We have removed our own CSV reader and instead now use Arrow as our default library when bulk importing data through COPY FROM statements. Using Arrow, we can not only bulk import from CSV files but also from arrow IPC and parquet files. We detect the file type from the suffix of the file; so if the query says COPY user FROM ./user.parquet, we infer that this is a parquet file and parse it so. See the details here.

Multi-labeled or Unlabeled Queries

A very useful feature of the query languages of GDBMSs is their ability to elegantly express unions of join queries. We had written about this feature of GDBMSs in this blog post about What Every Competent GDBMS Should Do (see the last paragraph of Section Feature 4: Schema Querying). In Cypher, a good example of this is to not bind the node and relationship variables to a specific node/relationship labels/tables. Consider this query:

MATCH (a:User)-[e]->(b)
WHERE a.name = 'Karissa'
RETURN a, e, b

This query asks for all types of relationships that Karissa can have to any possible other node (not necessarily of label User) in the query. So if the database contains Likes relationships from Users to Comments, Follows relationships from Users to Users, and LivesIn relationships from Users and Cities, variables e and b can bind to records from all of these relationship and node labels, respectively.

You can also restrict the labels of nodes/rels to a fixed set that contains more than one label using the | syntax. For example you can do:

MATCH (a:User)-[e:Likes|Follows]->(b)
WHERE a.name = 'Karissa'
RETURN a, e, b

This forces e to match to only Likes relationship or Follows relationship records (so excludes the LivesIn records we mentioned above). The | is a syntax adapted from regexes originally and is also used in query languages that support regular path queries.

Kùzu now supports such queries. Our query execution is based on performing scans of each possible node/rel table and index and when a variable x can bind to multiple node/rel tables, L1, L2, ..., Lk, we reserve one vector for each possible property of each node/rel table.
If anyone has any optimizations to do something smarter, it would be very interesting to hear!

Other Important Changes

Enhanced String Features

We’ve added two important features to enhance Kùzu’s ability to store and process strings:

  1. Support of UTF-8 characters. With the help of utf8proc, you can now store string node/relationship properties in Kùzu that has UTF-8 characters;
  2. Support of regex pattern matching with strings. Kùzu now supports Cypher’s =~ operator for regex searches, which will return true if its pattern mathces the entire input string. For example: RETURN 'abc' =~ '.*(b|d).*';.

CASE Expression

We’ve added CASE for conditional expressions. Two forms (Simple Form and General Form) of CASE expression are supported.

ALTER/DROP/SET/DELETE

We added ALTER TABLE and DROP TABLE DDL statements. After creating a new node or relationship table, you can now drop it, rename it, and alter it by adding new columns/properties, renaming or dropping existing columns/properties.
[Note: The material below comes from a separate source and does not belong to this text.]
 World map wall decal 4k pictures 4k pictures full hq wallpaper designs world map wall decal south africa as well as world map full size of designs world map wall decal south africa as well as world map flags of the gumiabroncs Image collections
Besides schema level changes, you can change properties of existing nodes/rels with SET statements, and remove existing nodes/rels with DELETE statements.

Disable Relationships with Multiple Source or Destination Labels

We now no longer support defining a relationship between multiple source or destination labels. This is to simplify our storage. But please let us know if you have strong use cases on this.

Enjoy our new release and don’t forget to donate to the earthquake victims.


Footnotes

  1. For Türkiye two other organizations are AFAD, which is the public institute for coordinating natural disaster response and Akut, a volunteer-based and highly organized search and rescue group. For Syria, another campaign I can recommend is Molham Team, which is an organization founded by Syrian refugee students.